Verbatim transcription with images omitted: return the entries below in full.

=== GIVEN RECORDS ===

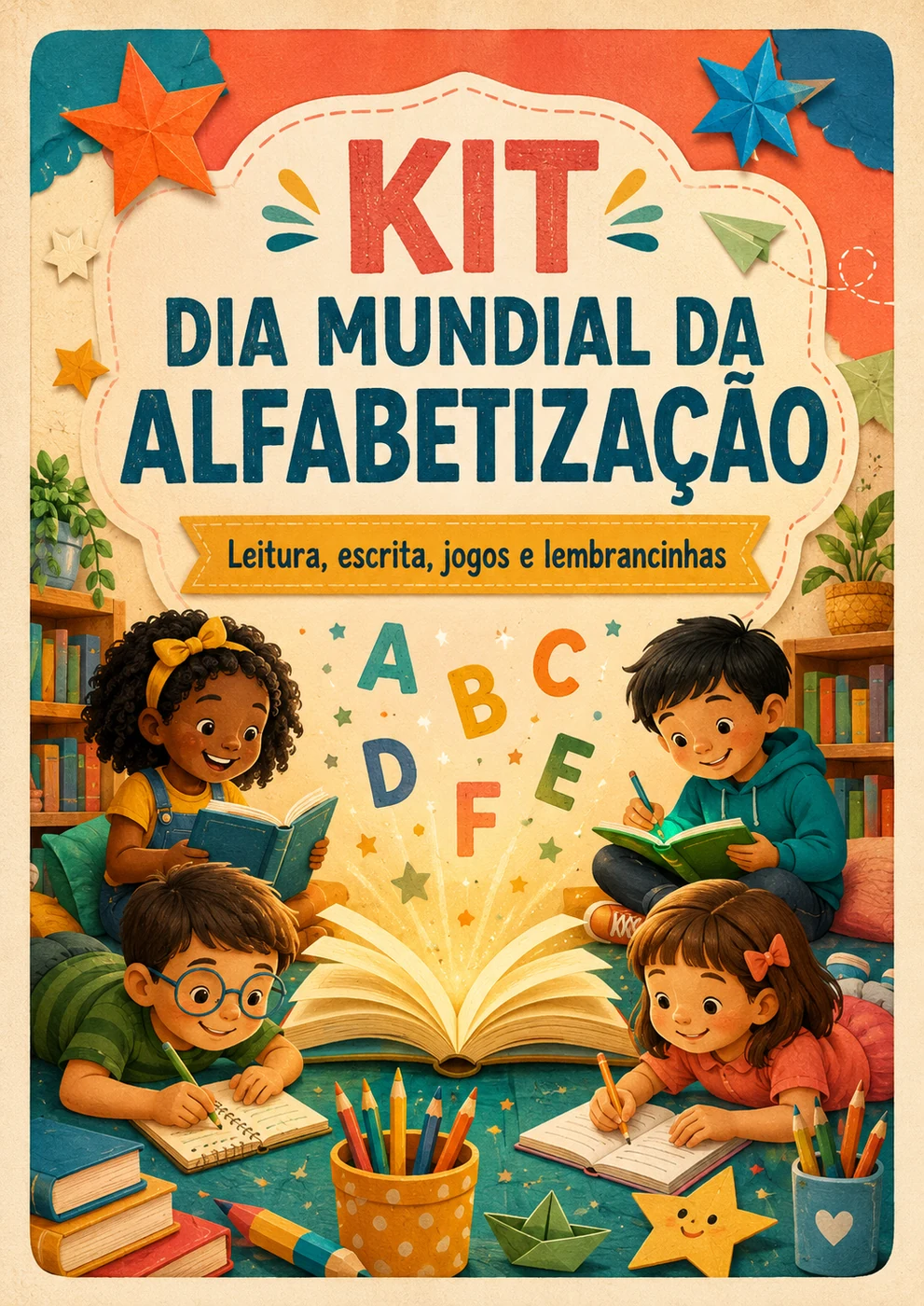 Kit Dia Mundial da Alfabetização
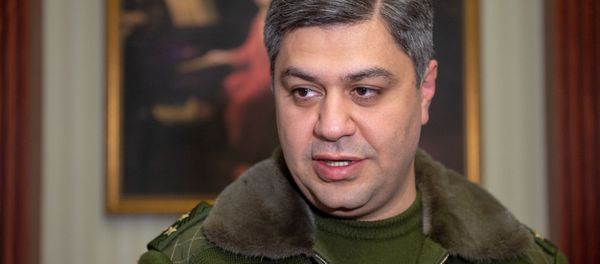 Глава СНБ Артур Ванецян посетил реабилитационный центр Защитника Отечества (1 февраля 2019). Еревaн - Sputnik Արմենիա
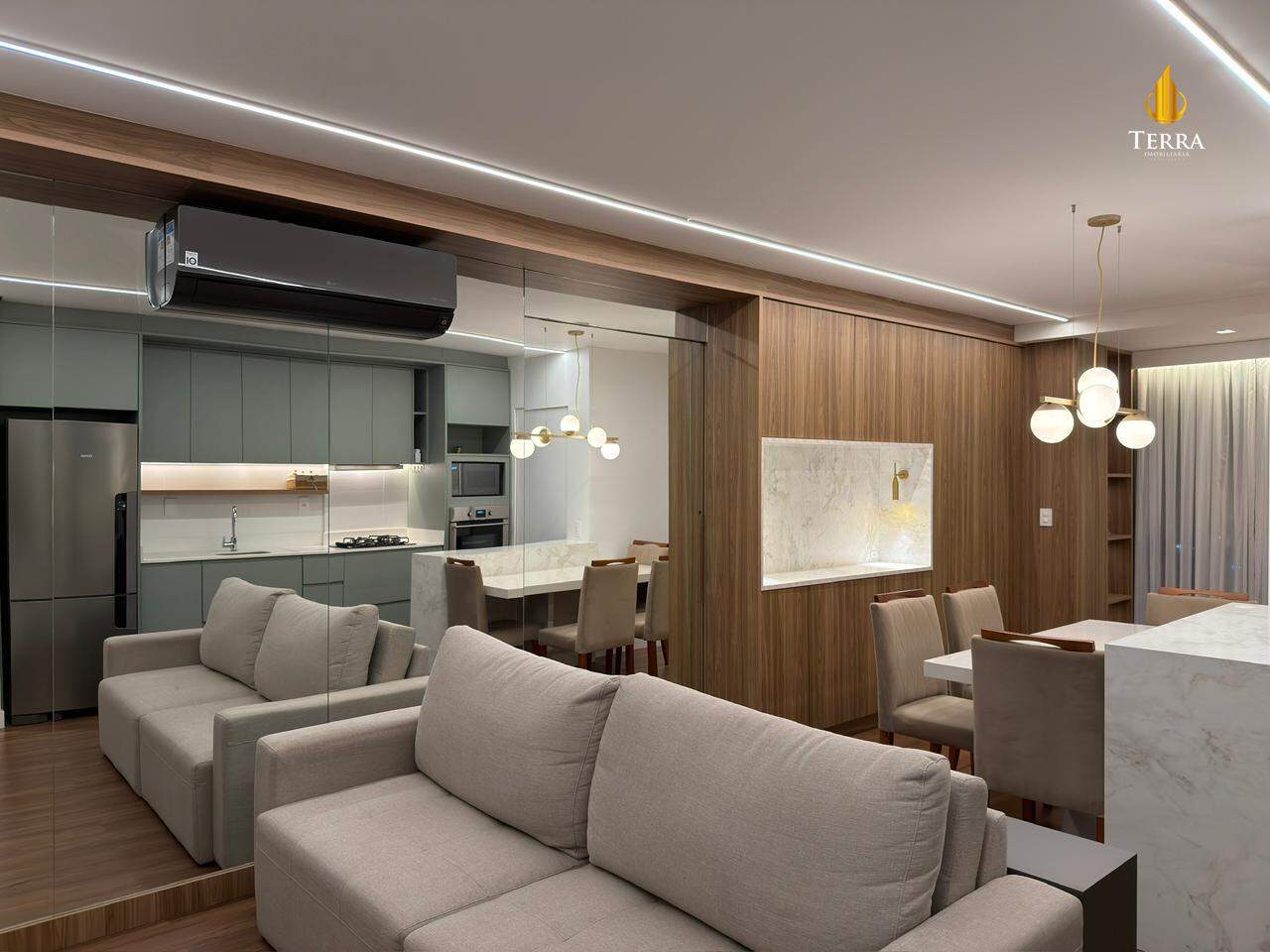 Privilege Apartamento com 2 quartos, Praia Brava de Itajaí: 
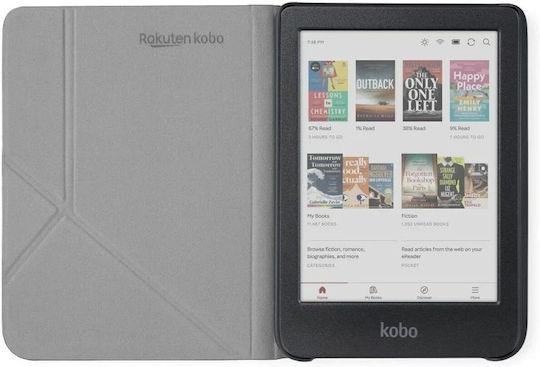Kobo Sleepcover Clara Black Schwarz N365-ac-bk-e-pu N365acbkepu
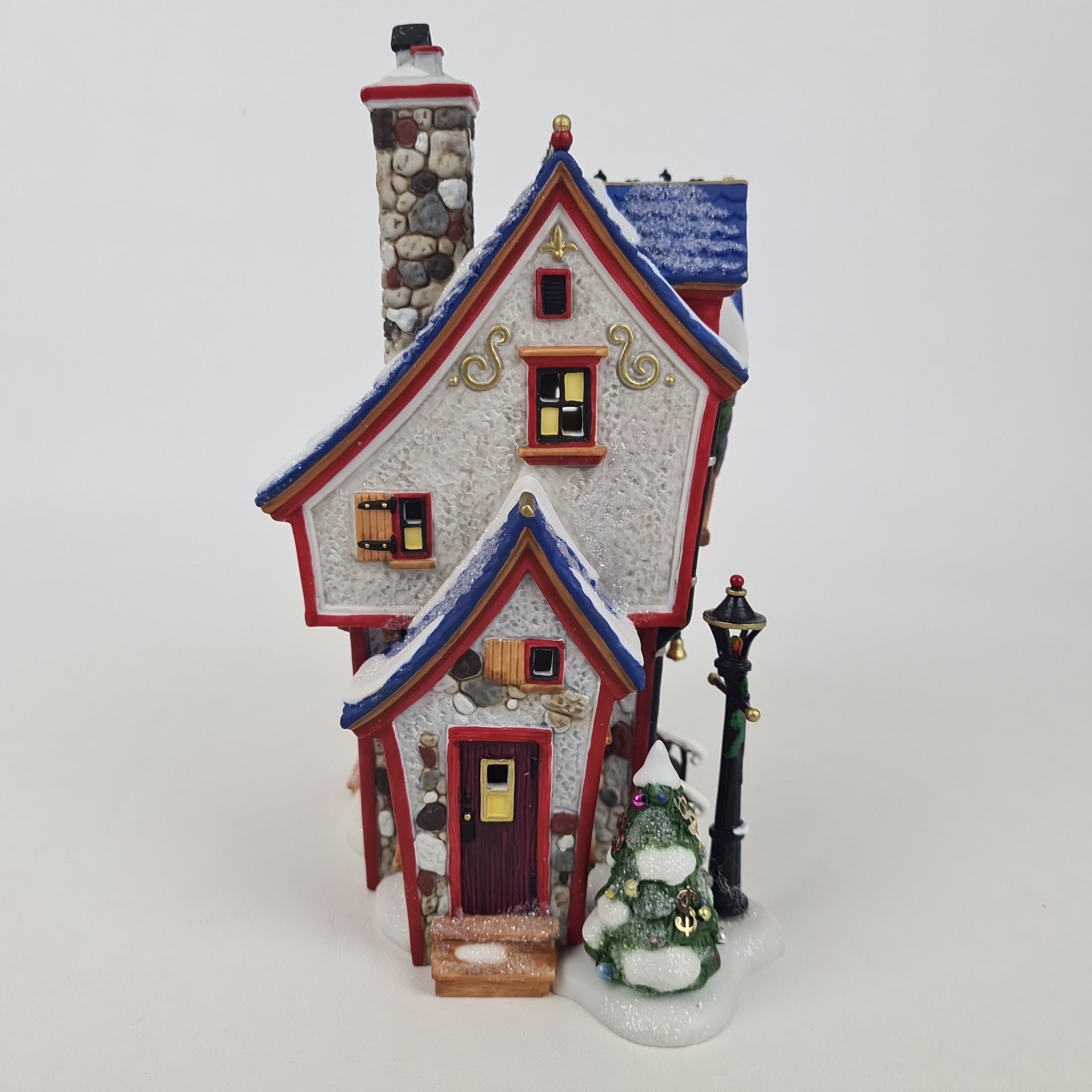 🚨Department 56 Scrooge McDuck Marleys Counting House 56900 North Pole Christmas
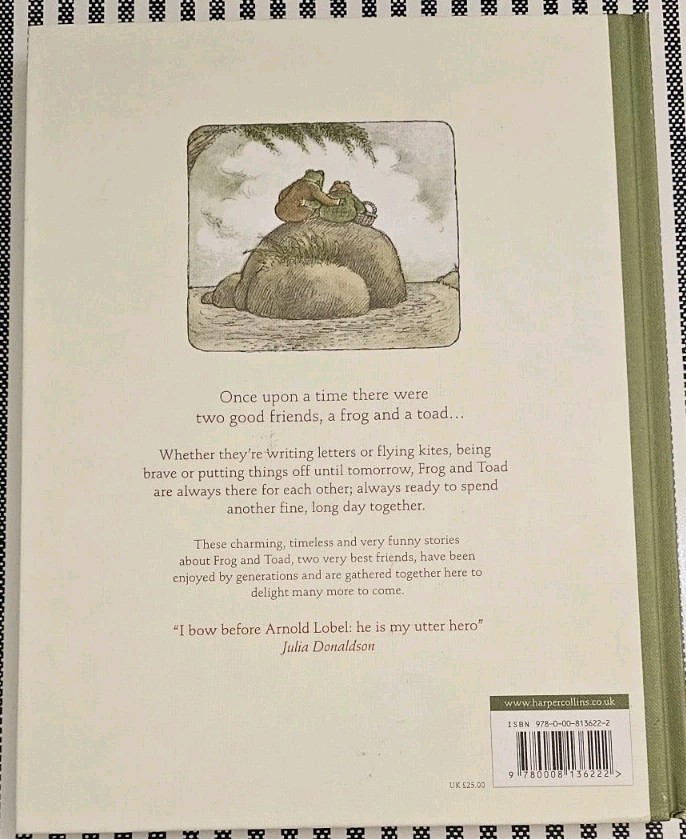 Frog and Toad: The Complete Collection by Arnold Lobel (English) Hardcover Book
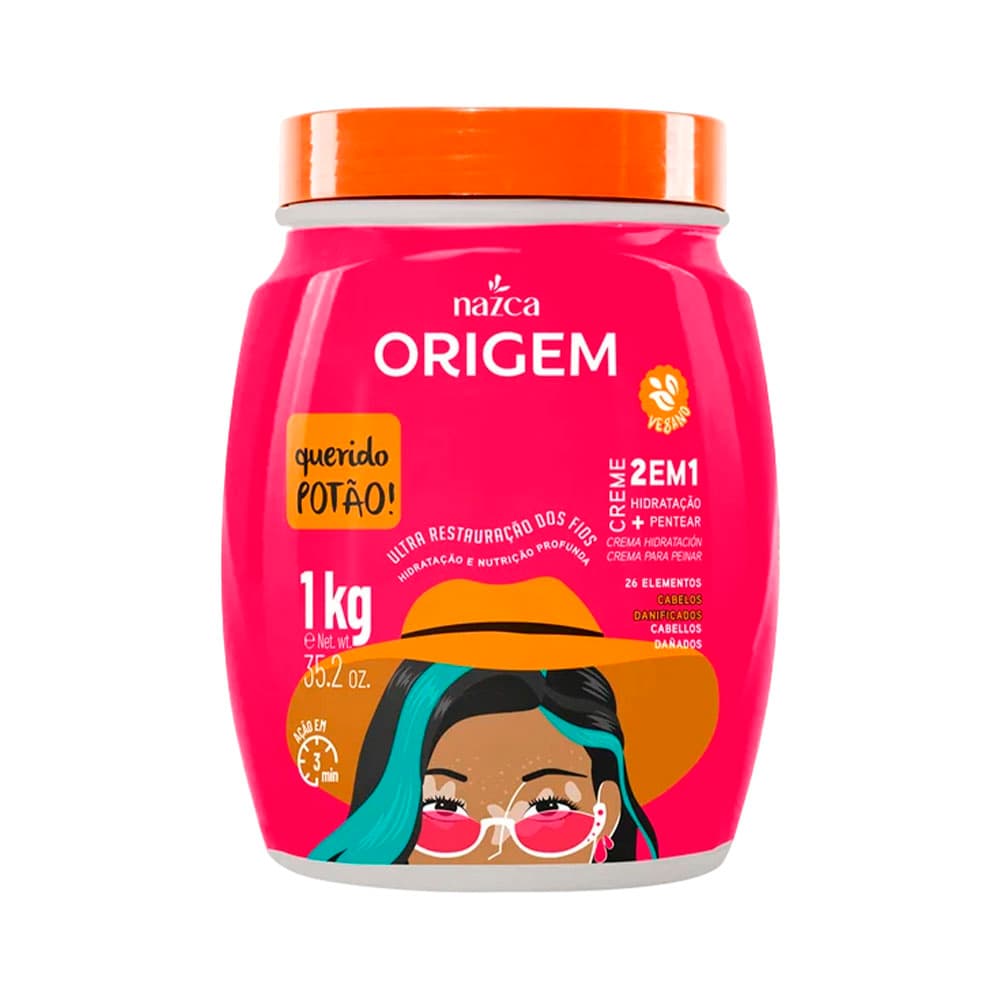 Anúncio: MASCARILLA CAPILAR NAZCA ORIGEM QUERIDO POTÃO 1KG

===

◆ TASK OUTPUT ◆
 Kit Dia Mundial da Alfabetização
 Глава СНБ Артур Ванецян посетил реабилитационный центр Защитника Отечества (1 февраля 2019). Еревaн - Sputnik Արմենիա
 Privilege Apartamento com 2 quartos, Praia Brava de Itajaí: 
Kobo Sleepcover Clara Black Schwarz N365-ac-bk-e-pu N365acbkepu
 🚨Department 56 Scrooge McDuck Marleys Counting House 56900 North Pole Christmas
 Frog and Toad: The Complete Collection by Arnold Lobel (English) Hardcover Book
 Anúncio: MASCARILLA CAPILAR NAZCA ORIGEM QUERIDO POTÃO 1KG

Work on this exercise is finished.